Située en haute mer, la mer des Sargasses est la seule au monde à être dépourvue de rivage. Recouverte d’algues flottantes qui abritent des espèces animales menacées, elle fait aujourd’hui l’objet d’un programme de recherche qui devrait permettre de comprendre comment fonctionne un tel écosystème.

Texte : Marie Le Berre

La protection de la mer des Sargasses s’inscrit dans le cadre de l’initiative Perpetual Planet lancée en 2019 par la marque horlogère Rolex. Elle fait partie du programme de protection des océans mené en partenariat avec une organisation fondée par l’océanographe Sylvia Earle, Mission Blue. Cette dernière identifie des zones sensibles ou « Hope Spots » et cherche à les protéger à travers l’instauration d’un cadre juridique ou l’amélioration des lois existantes, généralement en collaboration avec les communautés vivant sur place. Chaque « Hope Spot » compte un ou plusieurs « Champions » chargés de négocier avec les autorités, de lancer des campagnes de sensibilisation et de mener des travaux scientifiques.

Cas particulier, la mer des Sargasses, située en plein océan Atlantique, ne bénéficie d’aucune communauté susceptible d’agir sur place. « Hope Spot » depuis 2011, elle est placée depuis 2014 sous la régie de la Commission de la mer des Sargasses, constituée lors de la signature de la Déclaration de Hamilton par dix gouvernements proches de la zone ou sensibles à la protection de la haute mer : ceux des Açores, des Bermudes, des îles Vierges britanniques, des Bahamas, du Canada, des îles Caïmans, de la République dominicaine, de Monaco, du Royaume-Uni et des ÉtatsUnis. Désormais, cette Commission, chargée de veiller à la santé de l’écosystème, à sa productivité et à sa résilience tout en prenant des mesures pour assurer sa conservation, fait partie des « Champions » de Mission Blue. Sylvia Earle affirme que le nouveau rôle lui permettra de renforcer son action : « Un grand merci à la Commission pour son engagement en tant que « Championne » de la mer des Sargasses, une « forêt tropicale dorée » extrêmement importante pour de nombreuses espèces de l’océan Atlantique et dont le rôle est primordial à l’échelle mondiale. »
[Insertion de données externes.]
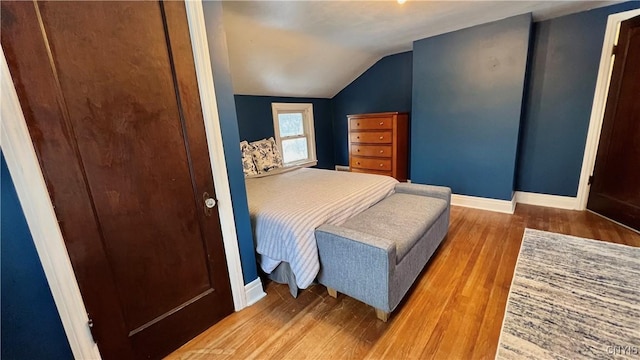 bedroom with lofted ceiling and hardwood / wood-style floors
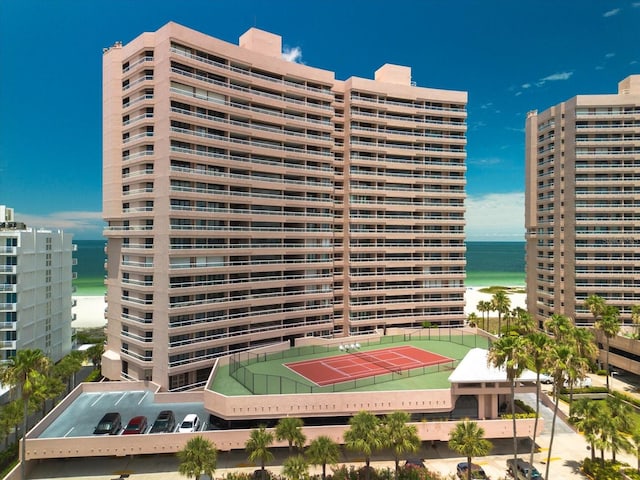 view of building exterior with a water view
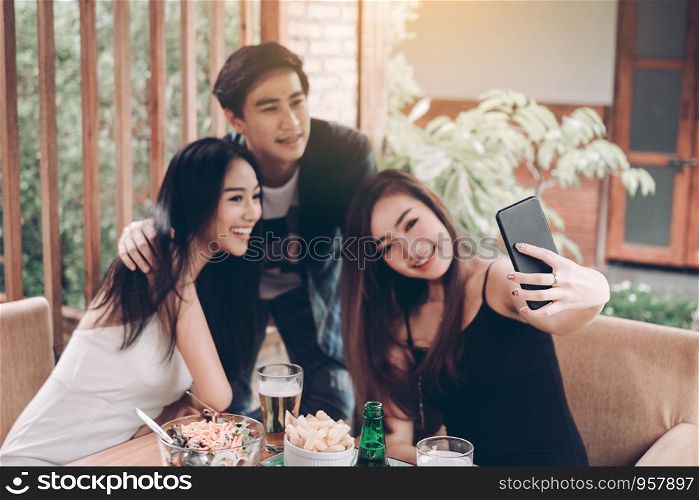 Asian friends smiling and taking selfie in restaurant.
Phénomène naturel rare, la mer des Sargasses couvre une surface de 5’180’000 km2. Elle est prise en étau entre quatre courants, le Gulf Stream, la dérive nord atlantique, le courant des Canaries et le courant nord équatorial, ce qui a pour effet de rendre ses eaux très calmes – elle est réputée pour avoir fortement ralenti la progression de navires anciens, dont les équipages furent assoiffés durant des semaines. La mer dépourvue de rivage, la seule au monde du genre, doit son nom à ses immenses tapis de sargasses, des algues de couleur dorée extraordinaires, qui flottent en surface sans être rattachées au fond de la mer. Elles accueillent non seulement des espèces menacées – anguilles, crabes et crevettes – qui se sont adaptées à cet habitat flottant, mais aussi le makaire blanc de l’Atlantique, la maraîche, le coryphène, la baleine à bosse et des espèces de thons, ainsi que de nombreux oiseaux à la recherche de nourriture lors de leur migration.

La haute mer, qui représente 60 % de la surface des océans, compte parmi les endroits les moins protégés sur Terre : il est très difficile d’aboutir à des accords internationaux pour protéger ces eaux. La mer des Sargasses subit de plein fouet les conséquences des activités humaines, en particulier une pollution aux microplastiques très intense. Depuis que la Commission qui assure sa protection a été nommée « Championne » de Mission Blue, les milliers d’espèces qui dépendent de la « forêt tropicale dorée » voient leurs chances de survie décuplées. Grâce à deux bourses octroyées par le Fonds pour l’environnement mondial (FEM) et par le Fonds français pour l’environnement mondial (FFEM), la Commission est en mesure de mener un important projet de recherche pour comprendre comment fonctionne l’écosystème. « Ces bourses permettront de mener la toute première analyse de diagnostic d’un écosystème de haute mer», précise David Freestone, secrétaire exécutif de la Commission de la mer des Sargasses et « Champion » du « Hope Spot ». L’analyse constituera la base technique d’un plan d’action stratégique concernant la mer des Sargasses, lequel sera soutenu et appliqué par les parties prenantes.